Reproduce the entire listing below word for word, from its first line to its last.

--- START ---

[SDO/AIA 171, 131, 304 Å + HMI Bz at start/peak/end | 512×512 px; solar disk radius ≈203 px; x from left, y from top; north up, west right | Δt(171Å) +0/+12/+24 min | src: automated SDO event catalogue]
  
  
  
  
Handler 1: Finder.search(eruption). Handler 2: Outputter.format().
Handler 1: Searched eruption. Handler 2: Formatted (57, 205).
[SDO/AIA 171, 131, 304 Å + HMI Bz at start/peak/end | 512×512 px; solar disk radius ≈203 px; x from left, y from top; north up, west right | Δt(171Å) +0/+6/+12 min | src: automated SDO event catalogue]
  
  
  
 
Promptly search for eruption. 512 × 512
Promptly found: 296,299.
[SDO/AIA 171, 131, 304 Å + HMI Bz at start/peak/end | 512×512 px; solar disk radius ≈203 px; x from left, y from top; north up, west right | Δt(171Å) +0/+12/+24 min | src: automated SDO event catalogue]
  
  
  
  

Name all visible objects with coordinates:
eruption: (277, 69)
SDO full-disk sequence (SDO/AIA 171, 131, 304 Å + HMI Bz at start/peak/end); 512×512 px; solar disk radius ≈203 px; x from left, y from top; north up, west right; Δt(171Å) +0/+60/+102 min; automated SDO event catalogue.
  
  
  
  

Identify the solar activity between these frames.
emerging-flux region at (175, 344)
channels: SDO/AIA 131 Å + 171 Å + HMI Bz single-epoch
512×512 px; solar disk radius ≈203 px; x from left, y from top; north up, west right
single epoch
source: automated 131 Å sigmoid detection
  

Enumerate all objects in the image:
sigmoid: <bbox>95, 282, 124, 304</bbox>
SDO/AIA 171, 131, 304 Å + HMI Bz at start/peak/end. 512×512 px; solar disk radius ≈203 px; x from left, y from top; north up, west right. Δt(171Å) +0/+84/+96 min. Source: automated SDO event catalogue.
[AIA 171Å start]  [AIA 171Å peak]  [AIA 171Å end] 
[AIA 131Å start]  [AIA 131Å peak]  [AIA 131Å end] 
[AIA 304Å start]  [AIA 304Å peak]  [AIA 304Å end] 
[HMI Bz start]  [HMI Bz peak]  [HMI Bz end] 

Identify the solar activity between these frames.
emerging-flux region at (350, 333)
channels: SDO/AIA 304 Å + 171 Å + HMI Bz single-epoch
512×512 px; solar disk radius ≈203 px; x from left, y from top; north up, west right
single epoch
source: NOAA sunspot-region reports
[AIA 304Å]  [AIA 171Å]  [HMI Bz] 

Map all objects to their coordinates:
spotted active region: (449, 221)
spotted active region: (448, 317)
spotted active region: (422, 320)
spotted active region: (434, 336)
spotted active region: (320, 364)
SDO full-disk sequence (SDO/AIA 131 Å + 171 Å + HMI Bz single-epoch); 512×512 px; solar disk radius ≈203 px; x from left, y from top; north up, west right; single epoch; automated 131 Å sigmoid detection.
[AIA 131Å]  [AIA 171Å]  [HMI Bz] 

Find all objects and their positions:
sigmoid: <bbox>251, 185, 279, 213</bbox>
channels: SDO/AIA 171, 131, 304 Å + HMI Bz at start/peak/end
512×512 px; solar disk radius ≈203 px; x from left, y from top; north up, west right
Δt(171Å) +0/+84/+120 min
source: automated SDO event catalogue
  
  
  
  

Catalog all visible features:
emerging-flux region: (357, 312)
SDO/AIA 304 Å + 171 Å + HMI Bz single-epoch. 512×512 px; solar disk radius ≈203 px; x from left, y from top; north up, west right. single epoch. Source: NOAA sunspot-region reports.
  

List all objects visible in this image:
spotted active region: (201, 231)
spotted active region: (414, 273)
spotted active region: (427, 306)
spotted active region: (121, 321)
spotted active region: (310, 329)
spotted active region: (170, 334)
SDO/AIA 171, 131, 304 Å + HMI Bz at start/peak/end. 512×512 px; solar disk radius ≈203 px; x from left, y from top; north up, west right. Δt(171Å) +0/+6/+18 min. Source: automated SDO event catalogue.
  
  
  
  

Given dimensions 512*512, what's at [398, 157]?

--- END ---

Solution to the exercise ::
[SDO/AIA 171, 131, 304 Å + HMI Bz at start/peak/end | 512×512 px; solar disk radius ≈203 px; x from left, y from top; north up, west right | Δt(171Å) +0/+12/+24 min | src: automated SDO event catalogue]
  
  
  
  
Handler 1: Finder.search(eruption). Handler 2: Outputter.format().
Handler 1: Searched eruption. Handler 2: Formatted (57, 205).
[SDO/AIA 171, 131, 304 Å + HMI Bz at start/peak/end | 512×512 px; solar disk radius ≈203 px; x from left, y from top; north up, west right | Δt(171Å) +0/+6/+12 min | src: automated SDO event catalogue]
  
  
  
 
Promptly search for eruption. 512 × 512
Promptly found: 296,299.
[SDO/AIA 171, 131, 304 Å + HMI Bz at start/peak/end | 512×512 px; solar disk radius ≈203 px; x from left, y from top; north up, west right | Δt(171Å) +0/+12/+24 min | src: automated SDO event catalogue]
  
  
  
  

Name all visible objects with coordinates:
eruption: (277, 69)
SDO full-disk sequence (SDO/AIA 171, 131, 304 Å + HMI Bz at start/peak/end); 512×512 px; solar disk radius ≈203 px; x from left, y from top; north up, west right; Δt(171Å) +0/+60/+102 min; automated SDO event catalogue.
  
  
  
  

Identify the solar activity between these frames.
emerging-flux region at (175, 344)
channels: SDO/AIA 131 Å + 171 Å + HMI Bz single-epoch
512×512 px; solar disk radius ≈203 px; x from left, y from top; north up, west right
single epoch
source: automated 131 Å sigmoid detection
  

Enumerate all objects in the image:
sigmoid: <bbox>95, 282, 124, 304</bbox>
SDO/AIA 171, 131, 304 Å + HMI Bz at start/peak/end. 512×512 px; solar disk radius ≈203 px; x from left, y from top; north up, west right. Δt(171Å) +0/+84/+96 min. Source: automated SDO event catalogue.
[AIA 171Å start]  [AIA 171Å peak]  [AIA 171Å end] 
[AIA 131Å start]  [AIA 131Å peak]  [AIA 131Å end] 
[AIA 304Å start]  [AIA 304Å peak]  [AIA 304Å end] 
[HMI Bz start]  [HMI Bz peak]  [HMI Bz end] 

Identify the solar activity between these frames.
emerging-flux region at (350, 333)
channels: SDO/AIA 304 Å + 171 Å + HMI Bz single-epoch
512×512 px; solar disk radius ≈203 px; x from left, y from top; north up, west right
single epoch
source: NOAA sunspot-region reports
[AIA 304Å]  [AIA 171Å]  [HMI Bz] 

Map all objects to their coordinates:
spotted active region: (449, 221)
spotted active region: (448, 317)
spotted active region: (422, 320)
spotted active region: (434, 336)
spotted active region: (320, 364)
SDO full-disk sequence (SDO/AIA 131 Å + 171 Å + HMI Bz single-epoch); 512×512 px; solar disk radius ≈203 px; x from left, y from top; north up, west right; single epoch; automated 131 Å sigmoid detection.
[AIA 131Å]  [AIA 171Å]  [HMI Bz] 

Find all objects and their positions:
sigmoid: <bbox>251, 185, 279, 213</bbox>
channels: SDO/AIA 171, 131, 304 Å + HMI Bz at start/peak/end
512×512 px; solar disk radius ≈203 px; x from left, y from top; north up, west right
Δt(171Å) +0/+84/+120 min
source: automated SDO event catalogue
  
  
  
  

Catalog all visible features:
emerging-flux region: (357, 312)
SDO/AIA 304 Å + 171 Å + HMI Bz single-epoch. 512×512 px; solar disk radius ≈203 px; x from left, y from top; north up, west right. single epoch. Source: NOAA sunspot-region reports.
  

List all objects visible in this image:
spotted active region: (201, 231)
spotted active region: (414, 273)
spotted active region: (427, 306)
spotted active region: (121, 321)
spotted active region: (310, 329)
spotted active region: (170, 334)
SDO/AIA 171, 131, 304 Å + HMI Bz at start/peak/end. 512×512 px; solar disk radius ≈203 px; x from left, y from top; north up, west right. Δt(171Å) +0/+6/+18 min. Source: automated SDO event catalogue.
  
  
  
  

Given dimensions 512*512, what's at [398, 157]?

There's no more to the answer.